Clearing Up Some Myths About Caribbean Food
Caribbean restaurants are becoming more popular across the United States. Perhaps you are considering visiting one. Before you do, you may want to review the following myths about Caribbean food—along with the truth those myths are masking.
Myth: Caribbean food is all spicy.
There are definitely some spicy dishes in Caribbean cuisine. Jamaican jerk chicken is an example of one. Mackarel rundown, made with fish and Scotch bonnet peppers, is also hot. However, there are also plenty of Caribbean dishes that are not spicy at all. Chapea, for example, is a Dominican stew seasoned with coriander and lime juice. Pan con bistec is a tasty Cuban sandwich made with grilled steak and onions. If you're dining at a Caribbean restaurant and you want a dish that's not hot, ask the server to recommend something; there will be lots of options.
Myth: It's impossible to eat vegan at a Caribbean restaurant.
While many traditional Caribbean dishes do contain fish or meat, there are also many dishes that are traditionally plant-based. You should have no trouble finding vegan options at the average Caribbean restaurant, and you're unlikely to have to ask for dishes to be modified. Some Caribbean dishes that are usually vegan include:
- Dominican Mangu: A mashed plantain dish
- Gallo Pinto: A rice and beans dish from Costa Rica
- Tomato Choka: A savory breakfast stew from Trinidad
Myth: Caribbean food is fatty and unhealthy.

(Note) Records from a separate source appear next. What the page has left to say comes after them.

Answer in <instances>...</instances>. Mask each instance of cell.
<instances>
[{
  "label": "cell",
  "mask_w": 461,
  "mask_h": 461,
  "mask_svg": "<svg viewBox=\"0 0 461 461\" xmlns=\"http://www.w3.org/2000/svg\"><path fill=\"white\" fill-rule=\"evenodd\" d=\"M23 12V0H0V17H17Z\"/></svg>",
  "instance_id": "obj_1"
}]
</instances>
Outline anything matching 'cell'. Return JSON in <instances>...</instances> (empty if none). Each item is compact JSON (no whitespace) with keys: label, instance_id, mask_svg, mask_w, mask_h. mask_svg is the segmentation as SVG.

Actually, many Caribbean dishes are relatively low in fat. Or, if they do contain fat, it's healthy unsaturated fat that comes from vegetable oils. So many Caribbean dishes consist of vegetables, rice, and some meat or seafood. There's not a lot of cream or butter added to anything, so most fats are found naturally in the key ingredients of the dishes. There are exceptions, of course—but desserts are fatty and unhealthy practically anywhere!

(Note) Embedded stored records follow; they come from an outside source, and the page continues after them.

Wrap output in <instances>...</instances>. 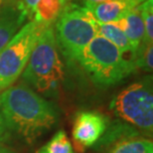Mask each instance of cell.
<instances>
[{
	"label": "cell",
	"mask_w": 153,
	"mask_h": 153,
	"mask_svg": "<svg viewBox=\"0 0 153 153\" xmlns=\"http://www.w3.org/2000/svg\"><path fill=\"white\" fill-rule=\"evenodd\" d=\"M0 153H17V152H15L13 149L8 147V146L0 143Z\"/></svg>",
	"instance_id": "obj_18"
},
{
	"label": "cell",
	"mask_w": 153,
	"mask_h": 153,
	"mask_svg": "<svg viewBox=\"0 0 153 153\" xmlns=\"http://www.w3.org/2000/svg\"><path fill=\"white\" fill-rule=\"evenodd\" d=\"M114 23L123 31L133 50L136 52L144 38V25L140 14L139 6Z\"/></svg>",
	"instance_id": "obj_10"
},
{
	"label": "cell",
	"mask_w": 153,
	"mask_h": 153,
	"mask_svg": "<svg viewBox=\"0 0 153 153\" xmlns=\"http://www.w3.org/2000/svg\"><path fill=\"white\" fill-rule=\"evenodd\" d=\"M22 76L35 90L45 94L54 93L62 82L64 66L51 25L40 35Z\"/></svg>",
	"instance_id": "obj_3"
},
{
	"label": "cell",
	"mask_w": 153,
	"mask_h": 153,
	"mask_svg": "<svg viewBox=\"0 0 153 153\" xmlns=\"http://www.w3.org/2000/svg\"><path fill=\"white\" fill-rule=\"evenodd\" d=\"M69 0H39L35 5L32 20L43 24H50L60 16Z\"/></svg>",
	"instance_id": "obj_12"
},
{
	"label": "cell",
	"mask_w": 153,
	"mask_h": 153,
	"mask_svg": "<svg viewBox=\"0 0 153 153\" xmlns=\"http://www.w3.org/2000/svg\"><path fill=\"white\" fill-rule=\"evenodd\" d=\"M97 35L102 36V37L111 42L112 45H114L124 56L125 55H130V58L134 61L136 52L133 50L132 46H131L130 42L128 41L123 31L114 22L99 24Z\"/></svg>",
	"instance_id": "obj_11"
},
{
	"label": "cell",
	"mask_w": 153,
	"mask_h": 153,
	"mask_svg": "<svg viewBox=\"0 0 153 153\" xmlns=\"http://www.w3.org/2000/svg\"><path fill=\"white\" fill-rule=\"evenodd\" d=\"M91 82L100 87L118 84L135 71L134 61L125 56L111 42L97 35L78 59Z\"/></svg>",
	"instance_id": "obj_2"
},
{
	"label": "cell",
	"mask_w": 153,
	"mask_h": 153,
	"mask_svg": "<svg viewBox=\"0 0 153 153\" xmlns=\"http://www.w3.org/2000/svg\"><path fill=\"white\" fill-rule=\"evenodd\" d=\"M106 129V119L97 111H82L73 125V138L76 145L88 148L96 144Z\"/></svg>",
	"instance_id": "obj_7"
},
{
	"label": "cell",
	"mask_w": 153,
	"mask_h": 153,
	"mask_svg": "<svg viewBox=\"0 0 153 153\" xmlns=\"http://www.w3.org/2000/svg\"><path fill=\"white\" fill-rule=\"evenodd\" d=\"M47 24L31 20L0 51V91L12 87L22 74Z\"/></svg>",
	"instance_id": "obj_5"
},
{
	"label": "cell",
	"mask_w": 153,
	"mask_h": 153,
	"mask_svg": "<svg viewBox=\"0 0 153 153\" xmlns=\"http://www.w3.org/2000/svg\"><path fill=\"white\" fill-rule=\"evenodd\" d=\"M99 24L85 5L72 4L64 8L58 17L55 38L67 59L78 61L85 48L97 35Z\"/></svg>",
	"instance_id": "obj_4"
},
{
	"label": "cell",
	"mask_w": 153,
	"mask_h": 153,
	"mask_svg": "<svg viewBox=\"0 0 153 153\" xmlns=\"http://www.w3.org/2000/svg\"><path fill=\"white\" fill-rule=\"evenodd\" d=\"M38 1L39 0H21V5L19 7L25 13L26 17H32L34 7Z\"/></svg>",
	"instance_id": "obj_17"
},
{
	"label": "cell",
	"mask_w": 153,
	"mask_h": 153,
	"mask_svg": "<svg viewBox=\"0 0 153 153\" xmlns=\"http://www.w3.org/2000/svg\"><path fill=\"white\" fill-rule=\"evenodd\" d=\"M143 25L144 38L141 44H152L153 42V0H146L139 5ZM140 44V45H141Z\"/></svg>",
	"instance_id": "obj_15"
},
{
	"label": "cell",
	"mask_w": 153,
	"mask_h": 153,
	"mask_svg": "<svg viewBox=\"0 0 153 153\" xmlns=\"http://www.w3.org/2000/svg\"><path fill=\"white\" fill-rule=\"evenodd\" d=\"M152 58H153V46L152 44H141L137 49L134 65L135 68H140L146 72L152 71Z\"/></svg>",
	"instance_id": "obj_16"
},
{
	"label": "cell",
	"mask_w": 153,
	"mask_h": 153,
	"mask_svg": "<svg viewBox=\"0 0 153 153\" xmlns=\"http://www.w3.org/2000/svg\"><path fill=\"white\" fill-rule=\"evenodd\" d=\"M82 1H84L85 4H94V3H100V2L105 1V0H82Z\"/></svg>",
	"instance_id": "obj_19"
},
{
	"label": "cell",
	"mask_w": 153,
	"mask_h": 153,
	"mask_svg": "<svg viewBox=\"0 0 153 153\" xmlns=\"http://www.w3.org/2000/svg\"><path fill=\"white\" fill-rule=\"evenodd\" d=\"M111 108L124 121L149 134L153 128V91L152 79L131 84L111 100Z\"/></svg>",
	"instance_id": "obj_6"
},
{
	"label": "cell",
	"mask_w": 153,
	"mask_h": 153,
	"mask_svg": "<svg viewBox=\"0 0 153 153\" xmlns=\"http://www.w3.org/2000/svg\"><path fill=\"white\" fill-rule=\"evenodd\" d=\"M2 6H3V0H0V10H1Z\"/></svg>",
	"instance_id": "obj_20"
},
{
	"label": "cell",
	"mask_w": 153,
	"mask_h": 153,
	"mask_svg": "<svg viewBox=\"0 0 153 153\" xmlns=\"http://www.w3.org/2000/svg\"><path fill=\"white\" fill-rule=\"evenodd\" d=\"M25 13L18 8H1L0 10V51L16 35L26 19Z\"/></svg>",
	"instance_id": "obj_9"
},
{
	"label": "cell",
	"mask_w": 153,
	"mask_h": 153,
	"mask_svg": "<svg viewBox=\"0 0 153 153\" xmlns=\"http://www.w3.org/2000/svg\"><path fill=\"white\" fill-rule=\"evenodd\" d=\"M37 153H74V150L67 133L60 130Z\"/></svg>",
	"instance_id": "obj_14"
},
{
	"label": "cell",
	"mask_w": 153,
	"mask_h": 153,
	"mask_svg": "<svg viewBox=\"0 0 153 153\" xmlns=\"http://www.w3.org/2000/svg\"><path fill=\"white\" fill-rule=\"evenodd\" d=\"M59 112L26 85L0 91V143L16 138L31 144L58 122Z\"/></svg>",
	"instance_id": "obj_1"
},
{
	"label": "cell",
	"mask_w": 153,
	"mask_h": 153,
	"mask_svg": "<svg viewBox=\"0 0 153 153\" xmlns=\"http://www.w3.org/2000/svg\"><path fill=\"white\" fill-rule=\"evenodd\" d=\"M146 0H105V1L85 4L100 24L116 22L126 16Z\"/></svg>",
	"instance_id": "obj_8"
},
{
	"label": "cell",
	"mask_w": 153,
	"mask_h": 153,
	"mask_svg": "<svg viewBox=\"0 0 153 153\" xmlns=\"http://www.w3.org/2000/svg\"><path fill=\"white\" fill-rule=\"evenodd\" d=\"M108 153H153V143L144 137H125L112 146Z\"/></svg>",
	"instance_id": "obj_13"
}]
</instances>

Myth: Caribbean food is all the same.
There is huge variety in Caribbean cuisine. In fact, some would argue there's no such thing as "Caribbean cuisine" and that instead, each island has its own cuisine. Jamaican food is different from Costa Rican food, which is different from Dominican or Trinidadian food. You'll be able to visit Caribbean restaurants many, many times before you run out of new dishes to try.